→ TEXT SEGMENT
******************************

From quality of care to labor shortages, fall-prevention strategies can have enormous transformative effects on senior living and care businesses. Falls cost the average community or facility $380,000 annually in direct costs, according to a newly issued report.
The report resulted from a survey of more than 400 executives and caregivers across assisted living communities and nursing homes, as well as more than 1,000 adults. It assessed the effects of falls at and the counteractive approaches undertaken by providers.
Among the solutions highlighted are payers and capital partners providing funding to providers to experiment with solutions to reduce falls. Providers also need to collect data on falls, provide staff members training and support to focus on falls, and tailor resident care solutions to individual needs and personal histories, report authors said.
“People work in silos when they aren’t aware of all the possible solutions. So we need to bring insurance groups, capital partners, innovators, senior care providers, families and seniors together and share awareness of what’s working to reduce falls in senior care communities,” SafelyYou Chief Operating Officer Shirley Nickels told McKnight’s Senior Living. “When we break down these silos and work toward a shared goal, we can move beyond the status quo, move beyond the misconceptions around falls, and move toward creating transformative change.”
Overall, falls cost the US health system $50 billion a year. By 2030, there will be 72 million older adults experiencing a combined 52 million falls each year at a cost of $101 billion annually, according to San Francisco-based Safely You in its inaugural 2022 State of Falls, released this week.
Among the key findings: 85% of surveyed industry executives reported that falls significantly affected staff turnover due to stress. Forty-six percent of respondents also cited labor shortages as a top challenge. Two-thirds (66%) said that labor problems such as shortages led to a decrease in care quality.

******************************

→ GIVEN INFORMATION
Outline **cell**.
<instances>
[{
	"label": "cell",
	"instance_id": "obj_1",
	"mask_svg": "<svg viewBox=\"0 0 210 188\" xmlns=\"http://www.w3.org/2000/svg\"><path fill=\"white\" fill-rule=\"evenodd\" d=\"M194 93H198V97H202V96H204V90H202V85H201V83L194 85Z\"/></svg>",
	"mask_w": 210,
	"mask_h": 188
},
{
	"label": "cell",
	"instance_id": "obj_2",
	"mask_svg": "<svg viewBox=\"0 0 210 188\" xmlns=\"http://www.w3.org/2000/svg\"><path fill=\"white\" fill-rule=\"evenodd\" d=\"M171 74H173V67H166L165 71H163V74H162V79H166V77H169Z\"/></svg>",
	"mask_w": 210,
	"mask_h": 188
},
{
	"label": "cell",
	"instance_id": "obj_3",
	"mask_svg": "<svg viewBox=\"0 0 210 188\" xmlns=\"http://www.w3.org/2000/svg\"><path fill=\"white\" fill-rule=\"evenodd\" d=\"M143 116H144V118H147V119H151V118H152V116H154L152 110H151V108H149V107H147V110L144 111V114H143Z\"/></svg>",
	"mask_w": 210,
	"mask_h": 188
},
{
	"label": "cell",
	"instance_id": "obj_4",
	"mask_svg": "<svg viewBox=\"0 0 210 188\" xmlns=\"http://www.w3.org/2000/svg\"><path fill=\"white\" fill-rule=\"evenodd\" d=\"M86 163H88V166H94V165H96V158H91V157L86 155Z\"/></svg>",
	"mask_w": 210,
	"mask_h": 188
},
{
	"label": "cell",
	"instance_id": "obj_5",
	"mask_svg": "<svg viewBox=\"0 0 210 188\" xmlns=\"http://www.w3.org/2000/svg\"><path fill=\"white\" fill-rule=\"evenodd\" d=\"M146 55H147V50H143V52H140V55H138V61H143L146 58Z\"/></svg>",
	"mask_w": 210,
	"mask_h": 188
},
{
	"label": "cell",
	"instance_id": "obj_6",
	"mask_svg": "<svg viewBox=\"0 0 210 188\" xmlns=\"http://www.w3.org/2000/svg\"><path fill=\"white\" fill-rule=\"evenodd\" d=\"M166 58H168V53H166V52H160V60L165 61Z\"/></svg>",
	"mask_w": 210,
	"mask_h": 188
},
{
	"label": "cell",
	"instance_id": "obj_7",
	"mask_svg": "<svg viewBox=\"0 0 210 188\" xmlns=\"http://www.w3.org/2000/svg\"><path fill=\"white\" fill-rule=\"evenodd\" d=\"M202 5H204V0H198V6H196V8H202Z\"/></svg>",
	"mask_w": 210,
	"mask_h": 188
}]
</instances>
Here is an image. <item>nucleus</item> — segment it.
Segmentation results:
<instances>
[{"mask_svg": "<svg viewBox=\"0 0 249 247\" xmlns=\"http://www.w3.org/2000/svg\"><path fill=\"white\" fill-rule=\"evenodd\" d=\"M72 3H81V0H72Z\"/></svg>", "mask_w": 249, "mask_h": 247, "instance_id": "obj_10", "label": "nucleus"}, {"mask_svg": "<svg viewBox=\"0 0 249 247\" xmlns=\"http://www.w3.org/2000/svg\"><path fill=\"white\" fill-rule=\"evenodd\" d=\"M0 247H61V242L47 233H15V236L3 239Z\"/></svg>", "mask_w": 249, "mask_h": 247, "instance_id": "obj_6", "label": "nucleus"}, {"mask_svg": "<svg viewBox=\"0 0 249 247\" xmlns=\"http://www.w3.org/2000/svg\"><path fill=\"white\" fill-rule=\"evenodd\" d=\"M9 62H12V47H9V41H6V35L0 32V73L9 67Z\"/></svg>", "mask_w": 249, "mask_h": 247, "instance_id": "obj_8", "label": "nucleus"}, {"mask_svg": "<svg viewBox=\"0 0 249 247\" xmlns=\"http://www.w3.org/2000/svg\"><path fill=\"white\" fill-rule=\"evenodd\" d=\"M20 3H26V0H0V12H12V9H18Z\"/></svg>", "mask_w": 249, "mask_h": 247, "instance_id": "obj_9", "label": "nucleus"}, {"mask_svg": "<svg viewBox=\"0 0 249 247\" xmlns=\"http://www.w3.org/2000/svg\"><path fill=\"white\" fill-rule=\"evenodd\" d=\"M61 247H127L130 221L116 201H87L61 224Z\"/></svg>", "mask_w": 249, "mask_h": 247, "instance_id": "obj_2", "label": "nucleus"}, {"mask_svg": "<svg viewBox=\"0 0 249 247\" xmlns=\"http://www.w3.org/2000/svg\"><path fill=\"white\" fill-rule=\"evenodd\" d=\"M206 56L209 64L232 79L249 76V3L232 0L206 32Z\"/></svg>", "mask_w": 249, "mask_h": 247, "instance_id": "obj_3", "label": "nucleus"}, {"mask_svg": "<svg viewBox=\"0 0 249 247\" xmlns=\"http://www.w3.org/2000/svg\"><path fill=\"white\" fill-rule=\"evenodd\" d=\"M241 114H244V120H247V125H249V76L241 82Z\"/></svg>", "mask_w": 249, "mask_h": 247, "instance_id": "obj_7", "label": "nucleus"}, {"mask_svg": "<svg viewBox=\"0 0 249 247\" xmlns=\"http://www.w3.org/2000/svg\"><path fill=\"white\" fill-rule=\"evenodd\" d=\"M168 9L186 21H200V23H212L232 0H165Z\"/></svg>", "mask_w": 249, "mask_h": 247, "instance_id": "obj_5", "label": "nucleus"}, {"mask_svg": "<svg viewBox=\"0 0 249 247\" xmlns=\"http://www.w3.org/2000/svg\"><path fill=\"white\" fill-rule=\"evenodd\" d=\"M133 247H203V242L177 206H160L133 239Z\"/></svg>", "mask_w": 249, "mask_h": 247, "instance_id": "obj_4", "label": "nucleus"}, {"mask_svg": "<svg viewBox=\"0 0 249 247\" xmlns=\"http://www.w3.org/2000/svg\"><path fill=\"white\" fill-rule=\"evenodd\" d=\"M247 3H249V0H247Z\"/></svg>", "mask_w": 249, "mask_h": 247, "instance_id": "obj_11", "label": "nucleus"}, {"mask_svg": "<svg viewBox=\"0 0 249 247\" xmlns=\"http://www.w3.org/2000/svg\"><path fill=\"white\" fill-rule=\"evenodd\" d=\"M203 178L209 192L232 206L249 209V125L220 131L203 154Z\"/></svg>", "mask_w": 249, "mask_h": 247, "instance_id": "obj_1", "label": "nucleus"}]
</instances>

******************************

→ WORK INSTRUCTIONS
1) In the falls article, what share of surveyed industry executives said falls significantly affected staff turnover due to stress?
2) Reproduce the falls article word for word from "Among the key" to "in care quality.".

→ TASK-BY-TASK SOLUTIONS
1) 85%

2)
Among the key findings: 85% of surveyed industry executives reported that falls significantly affected staff turnover due to stress. Forty-six percent of respondents also cited labor shortages as a top challenge. Two-thirds (66%) said that labor problems such as shortages led to a decrease in care quality.